DIRECTIONS FOR THIS TASK => Extract the lines beginning at the one that holds "category: possum" and ending at the final line of the material below, keeping them exact and leaving out all pictures.
━━━ WORKING DATA ━━━
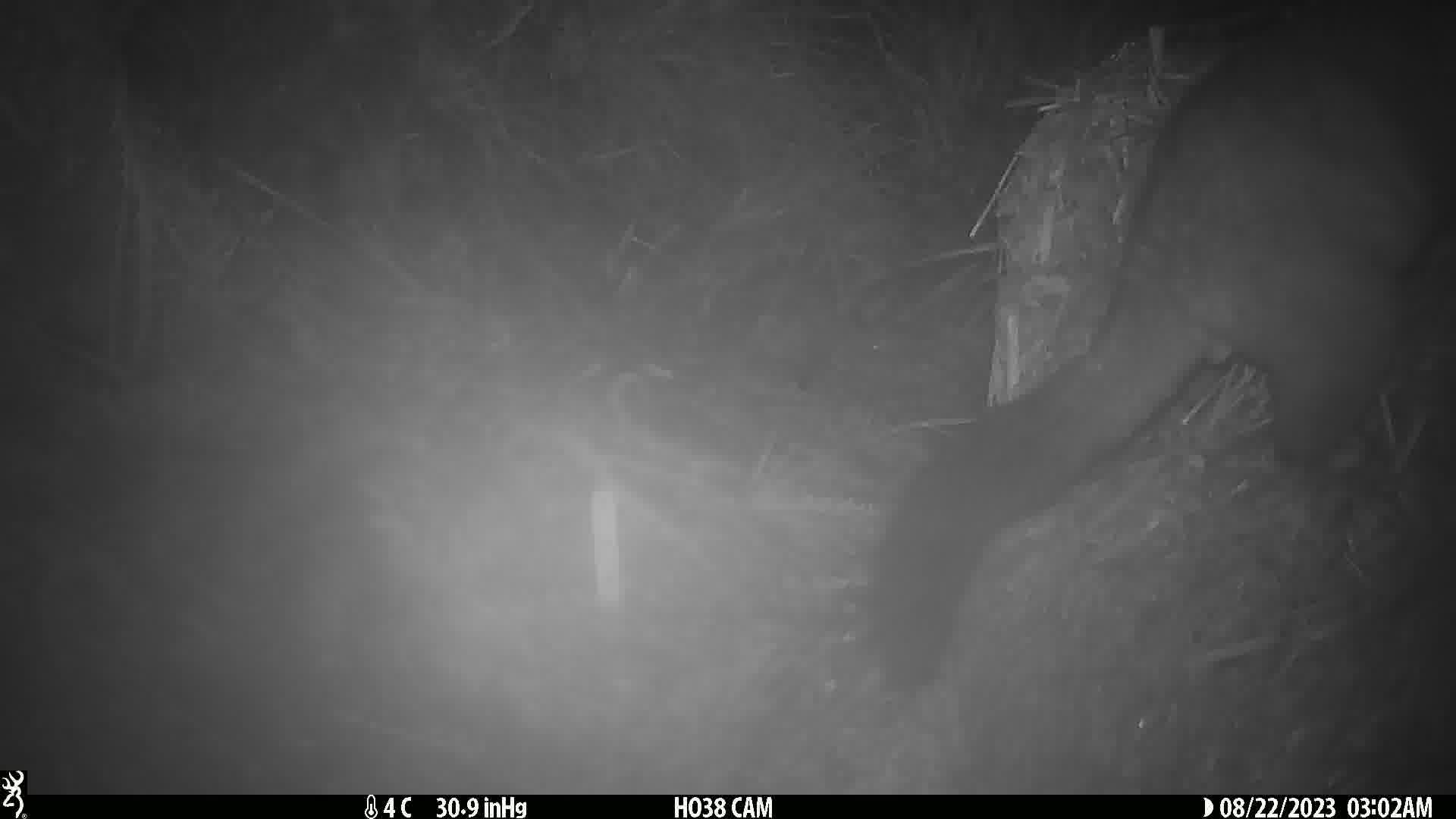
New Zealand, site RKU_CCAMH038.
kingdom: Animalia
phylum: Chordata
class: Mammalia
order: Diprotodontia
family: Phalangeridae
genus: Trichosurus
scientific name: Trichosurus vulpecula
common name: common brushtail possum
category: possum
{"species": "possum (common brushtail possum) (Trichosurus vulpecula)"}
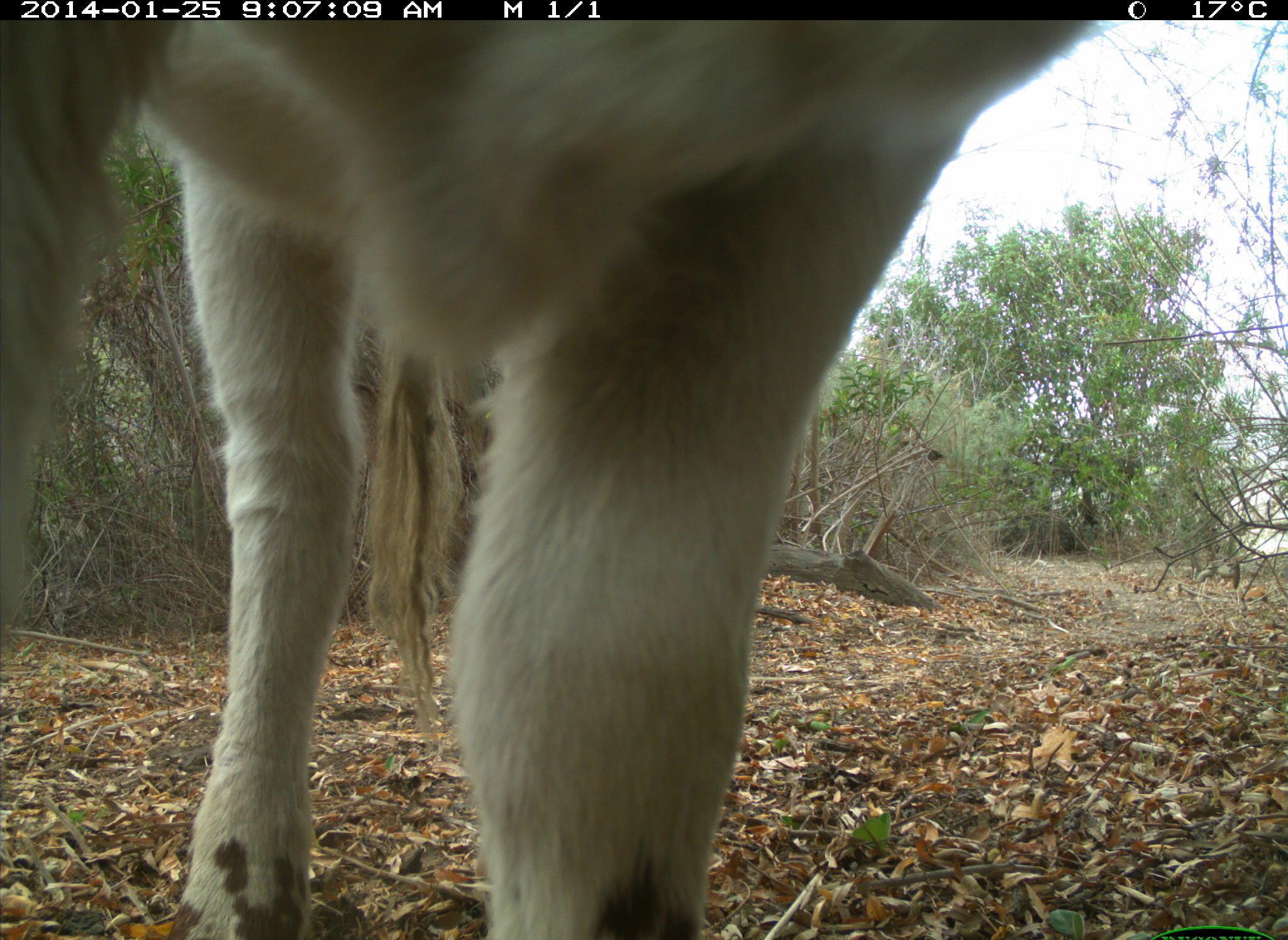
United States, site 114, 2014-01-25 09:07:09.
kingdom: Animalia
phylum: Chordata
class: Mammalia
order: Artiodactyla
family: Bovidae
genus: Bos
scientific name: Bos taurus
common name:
━━━
SOLVED EXERCISE =>
category: possum
{"species": "possum (common brushtail possum) (Trichosurus vulpecula)"}
United States, site 114, 2014-01-25 09:07:09.
kingdom: Animalia
phylum: Chordata
class: Mammalia
order: Artiodactyla
family: Bovidae
genus: Bos
scientific name: Bos taurus
common name:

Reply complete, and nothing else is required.